Chi va piano va sano e nonostante tutto va lontano
La lunga cavalcata nel circuito festivaliero internazionale, costellata dalla vittoria di importanti riconoscimenti come il Cristal Award all’Annecy International Animated Film Festival 2024, che ha visto protagonista Memoir of a Snail nell’arco dell’intero anno solare non poteva passare inosservata tra gli addetti ai lavori, tanto da valere una meritatissima candidatura al Golden Globe per il miglior film d’animazione, che nella stragrande maggioranza dei casi anticipa di qualche settimana quella altrettanto ambita all’Oscar di categoria. Staremo a vedere cosa il 2025 regalerà al nuovo folgorante lungometraggio di Adam Elliot, che il pubblico nostrano ha potuto finalmente vedere sul grande schermo grazie al Sottodiciotto Film Festival & Campus. Ed è proprio durante la proiezione alla 25esima edizione della kermesse torinese che abbiamo ammirato e apprezzato la seconda fatica sulla lunga distanza del pluridecorato regista australiano, già vincitore della prestigiosa statuetta con il cortometraggio Harvie Krumpet.
Nonostante siano trascorsi diversi anni da Mary and Max, quindici per l’esattezza, la delicatezza narrativa di Elliot e la potenza emotiva delle sue opere non sembrano essere in alcun modo mutate.
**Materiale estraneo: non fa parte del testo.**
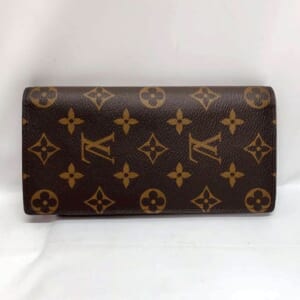 ルイヴィトン モノグラム ポルトフォイユブラザ M66540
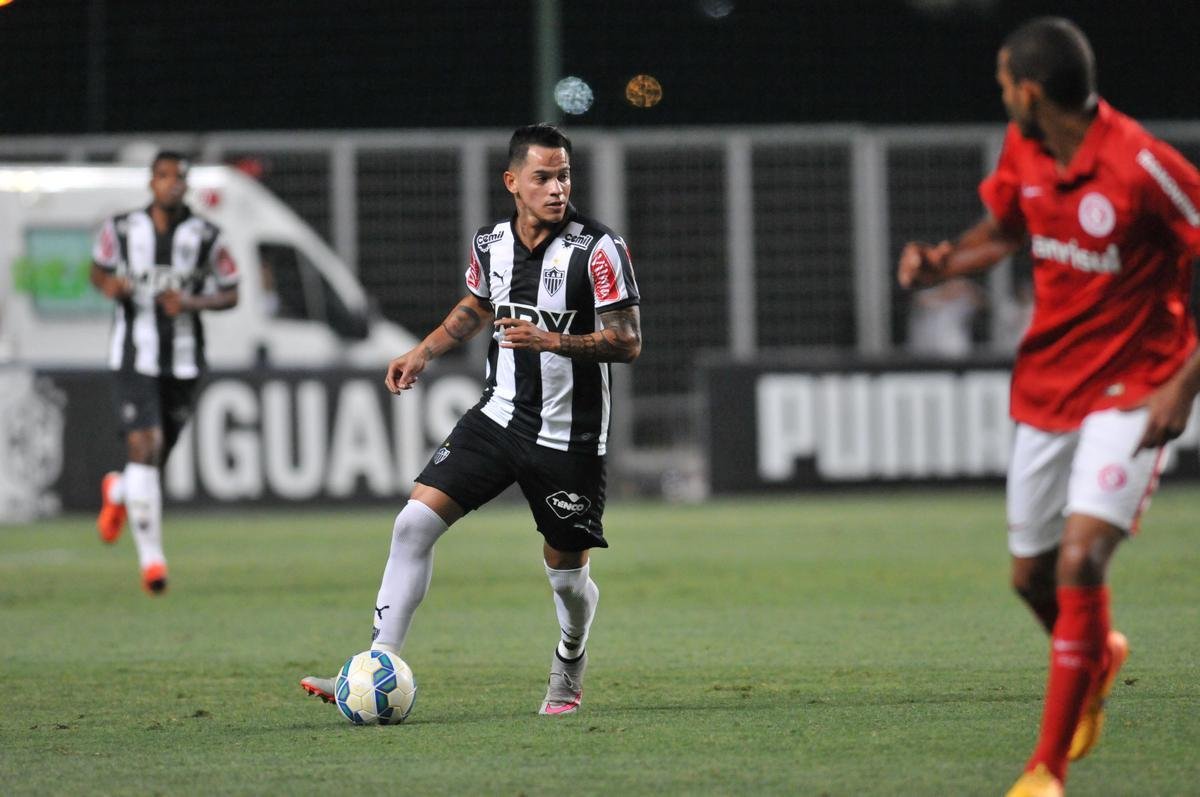 Imagens do jogo entre Atltico e Internacional no Independncia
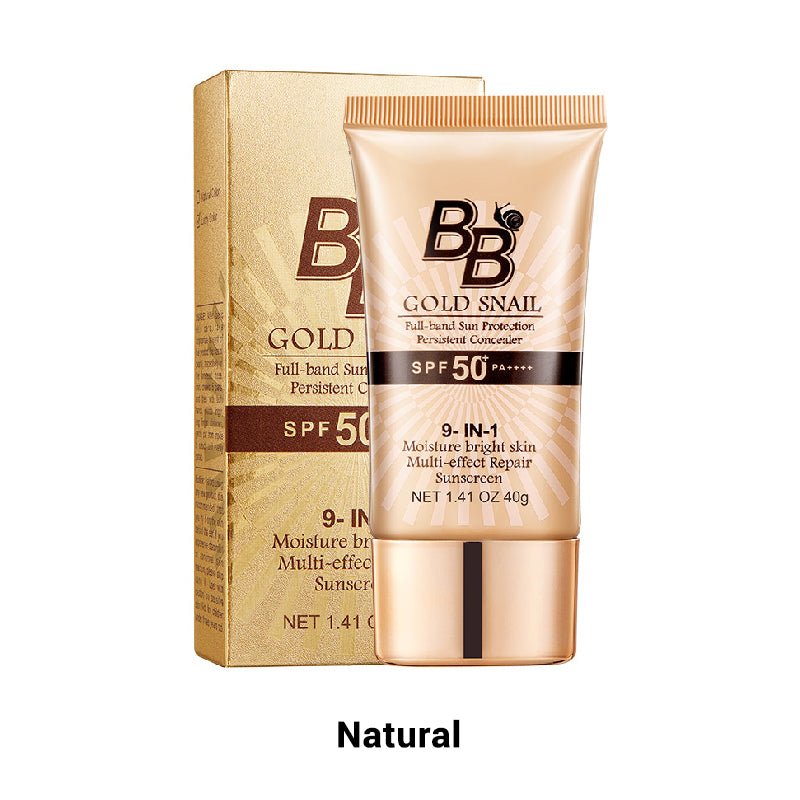 📢📢Buy 1 Get 1 Free⏰SPF50+ Snail BB Cream - All in One - My Good Buys - 📢📢Buy 1 Get 1 Free⏰SPF50+ Snail BB Cream - All in One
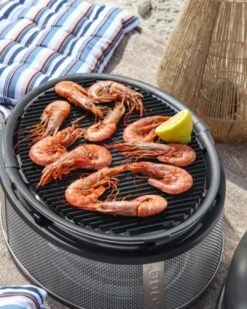 Cobb Grill Supreme Deluxe 2.0 Holzkohlegrill - Modell 2023 -Küchengrill Rabatt Cobb Grill Supreme Deluxe Griddle Grillplatte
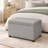 24" Upholstered Storage Ottoman Bench-1391069549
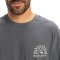 Quiksilver CL Freedom Swell SS Iron Gate M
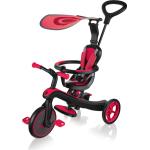 Rote Globber Dreiräder aus Kunststoff für 6 - 12 Monate 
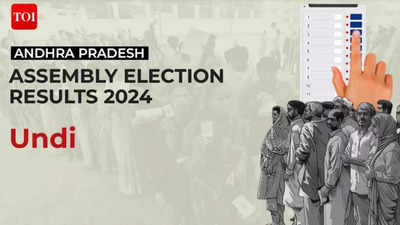 Undi Assembly Election Result 2024: INC's Venkata Gopala Krishnam Raju Vegesna to take on BSP's Mallipudi Sharmila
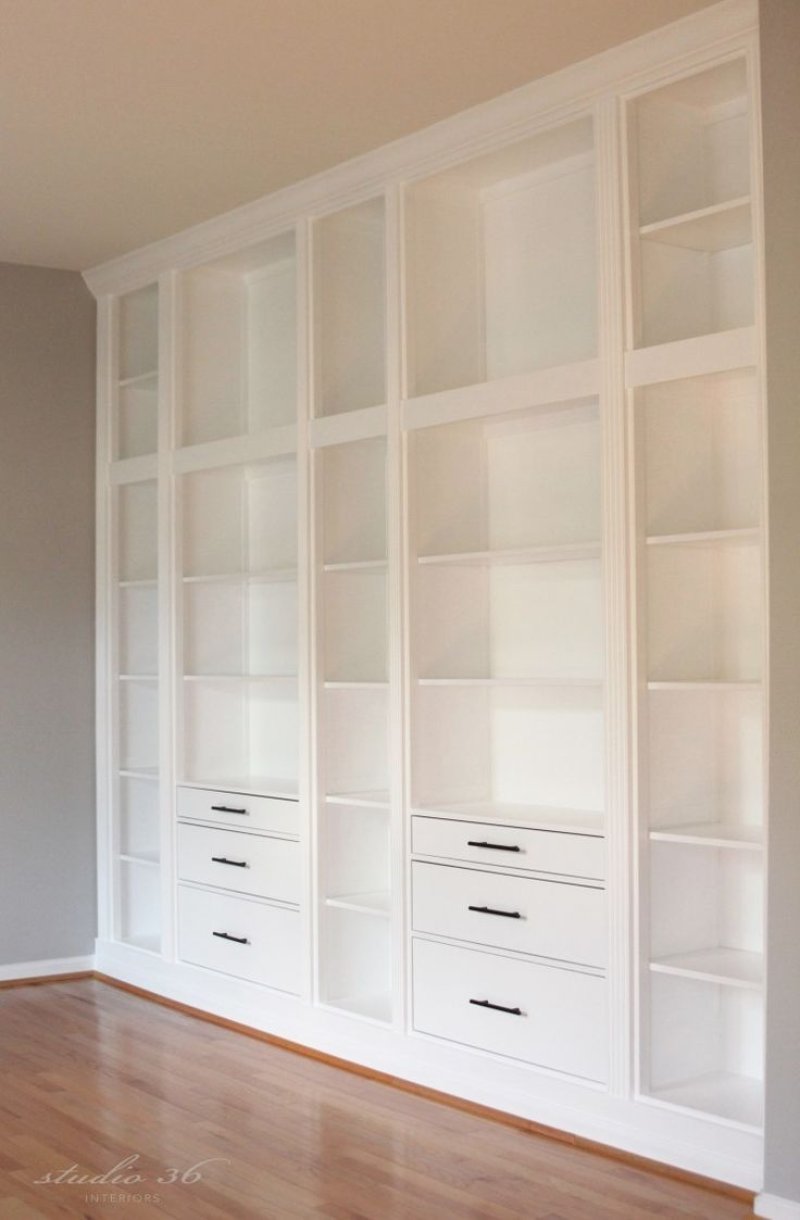 Книжный шкаф ikea билли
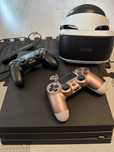 Ps4 pro konsola 1 tb, plus vr i kamera, komplet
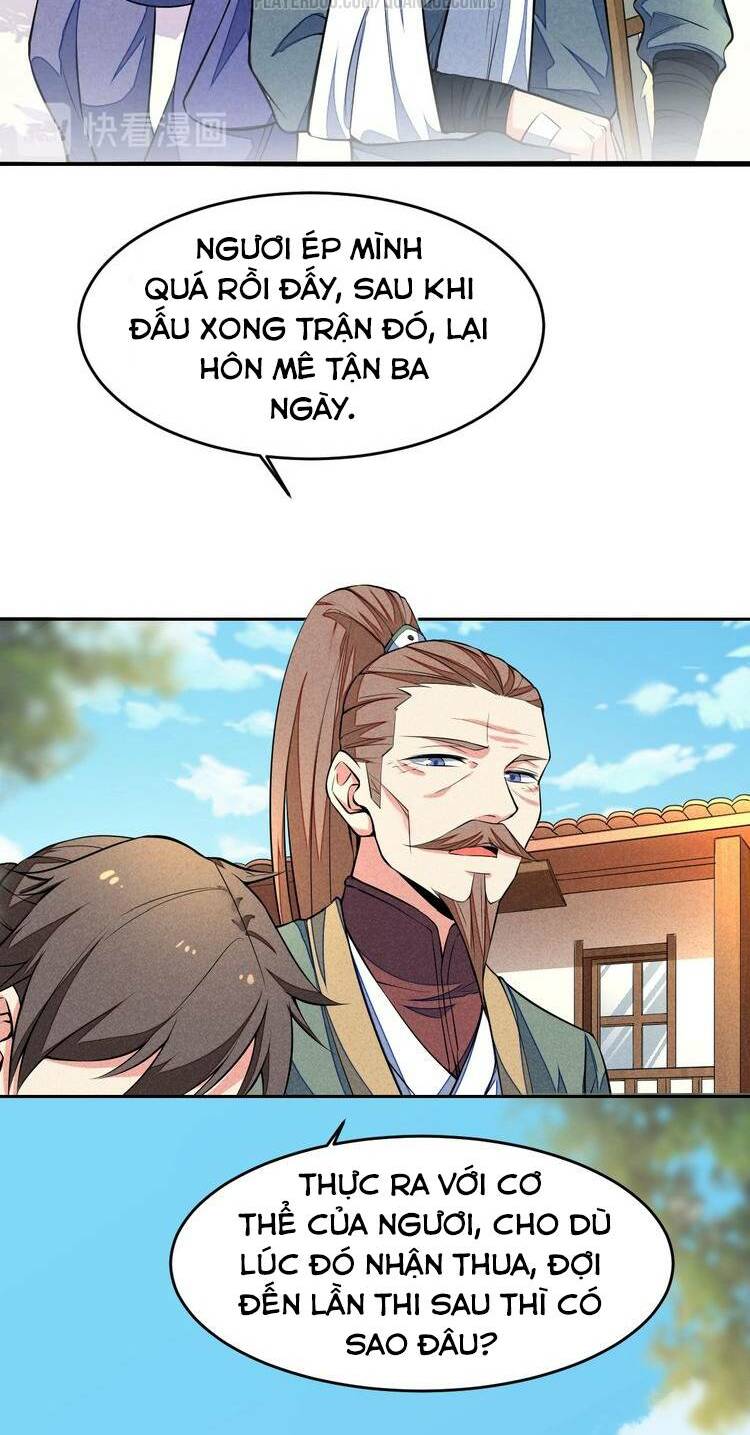 Thánh Tôn: Chapter 14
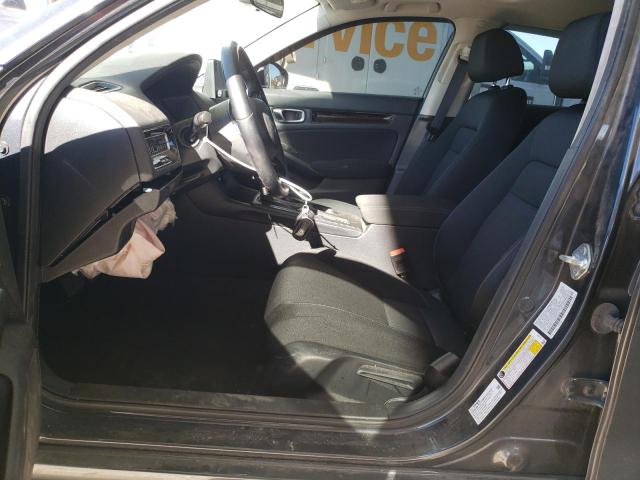 2HGFE1F71RH327930 - 2024 HONDA CIVIC EX 灰色 照片 7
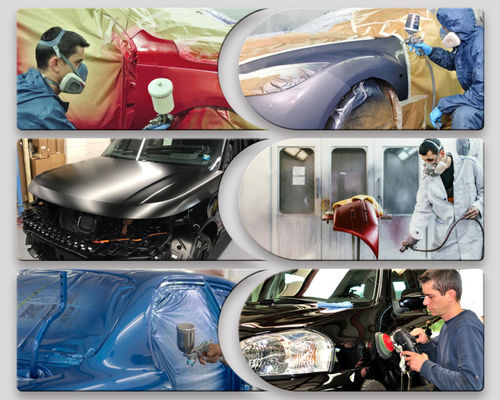 Produk perawatan mobil tahan lama untuk perbaikan otomotif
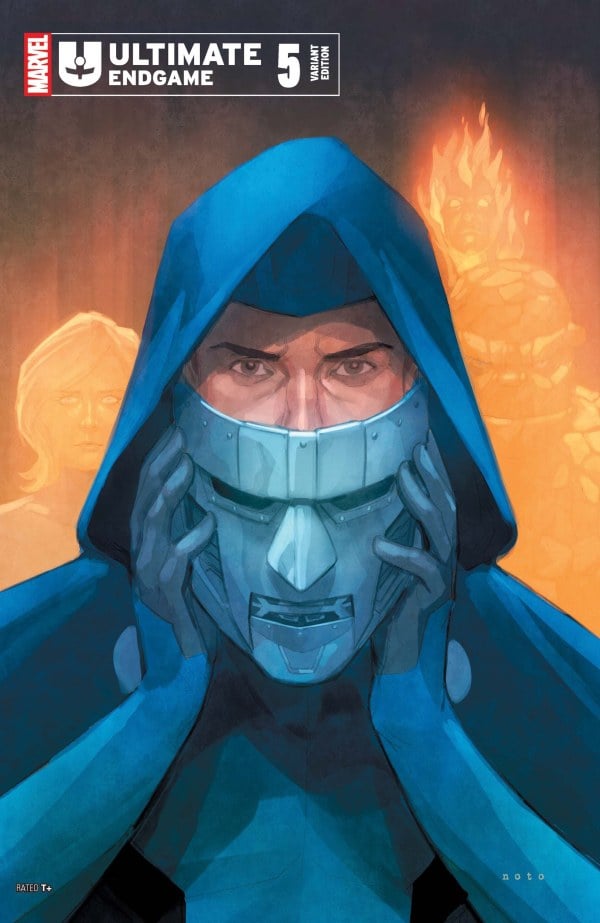 Ultimate Endgame #5 (Phil Noto Foreshadow Variant)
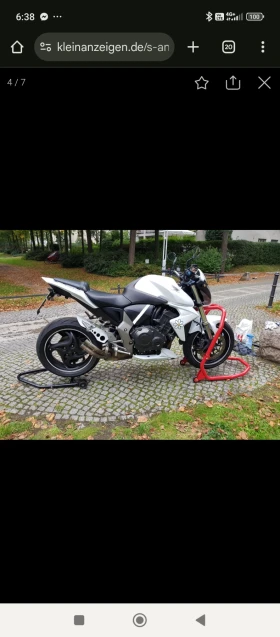 Honda Cb Cb 1000 R | Mobile.bg    9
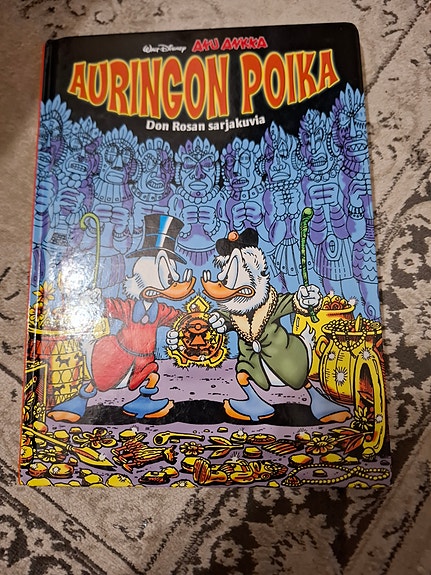 Aku Ankka - Auringon poika, Don Rosan sarjakuvia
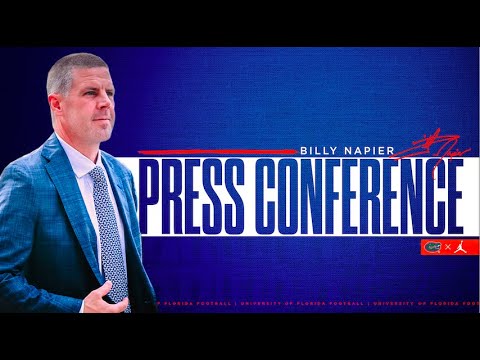Florida Football: Billy Napier Press Conference – April 9, 2022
La visione di Memoir of a Snail ce lo ha confermato, anche se il più recente short dal titolo Ernie Biscuit, in cui raccontava la vita di un imbalsamatore sordo di Parigi, aveva già rassicurato in merito. Eccolo allora confezionare con il suo stile inconfondibile, capace di elevare ancora una volta la stop motion della quale è diventato uno dei massimi esponenti, a qualcosa di più di una mera tecnica. L’ha personalizza, facendola sua al punto da renderlo uno strumento per raccontare storie di natura dolceamara e liberamente ispirate alla sua vita, la sua famiglia e i suoi amici, oltre che alla sua condizione. Elliot soffre infatti di un tremore psicologico ereditario per cui i suoi personaggi nascono da disegni traballanti, con pochissime linee dritte, che diventano la base di miniature di argilla lavorata in maniera artigianale e senza l’uso della CGI. Il tutto ha reso le sue opere e il suo stile riconoscibilissimi sia visivamente che per quanto concerne i contenuti. Memoir of a Snail non fa eccezione, con la storia e le figure che la popolano che ne sono una magnifica e a suo modo poetica espressione. La Grace Pudel, disadattata solitaria con una passione per le lumache ornamentali e i libri, entra di diritto nella preziosa galleria di pezzi unici, volutamente imperfetti e speciali creati dal cineasta nativo di Berwick, nella cui diversità si manifesta la più intima bellezza e ricchezza. La sua esistenza è perseguitata da una serie interminabile di eventi sfortunati che riemergono da flashback e memorie che l’hanno portata, dopo essere stata separata dal suo gemello Gilbert, a cadere in una spirale di ansia. La svolta arriva quando incontrerà Pinky, un’anziana eccentrica e vitale che la aiuterà a trovare speranza e ispirazione mentre impara a navigare tra le imperfezioni della quotidianità.
Memoir of a Snail conferma la grandissima capacità di Elliot di affrontare temi estremamente profondi e complessi (la morte, l’abbandono, il bullismo, la solitudine e la ricerca di identità) con la leggerezza tipica di una favola per bambini e una spensierata ironia, a tratti persino nera. Con questa avvolge e porta avanti una narrazione che arriva ad assumere connotati terapeutici e pedagogici per chi trova nel suo modo di fare e concepire la Settima Arte uno specchio nel quale riflettersi, riflettere e attingere stati d’animo ed emozioni che da astratte diventano vere, genuine e intense.